Here’s how it works:

You read something, hear a lecture, take in some information you want to learn and apply.

Later, after some time has passed, you retrieve the info from your memory. Not while looking at your notes, or rewatching the video, but by reflecting on what you learned and then retrieving it from your memory. When you can recall the pieces you already know, without reliance on the source material, you embed it in your brain for easier recall later.

Of course, this retrieval approach takes practice. But, for me, it has proven so much more effective for recalling and applying the information I read in books, or hear in workshops.

Not only do I remember what I learned, but I also absorbed the material in a way that allowed me to apply it in all kinds of ways. It helped the knowledge become practical, and that is satisfying and exciting.

For school-age students, learning experts suggest using practice tests, short quizzes, and even flashcards to first prompt students to recall the information they learned earlier in the lesson without looking at notes.

It’s the pulling out of the information—the unaided retrieval step—that seems to support learning.

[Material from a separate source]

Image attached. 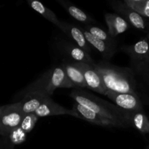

Once you’ve retrieved the information, go ahead and check your notes, rewatch the lecture, read over the book passage again, and look at the materials to clarify anything you didn't understand or recall. In the end, this approach helps ideas stick.

So, next time a question comes to mind, take a minute to reflect on what you know and recall what you can about a topic before you fire up Google or turn to the book. Practice retrieving the information you may already have and you’re more likely to fire up learning and collect information that you can put to use.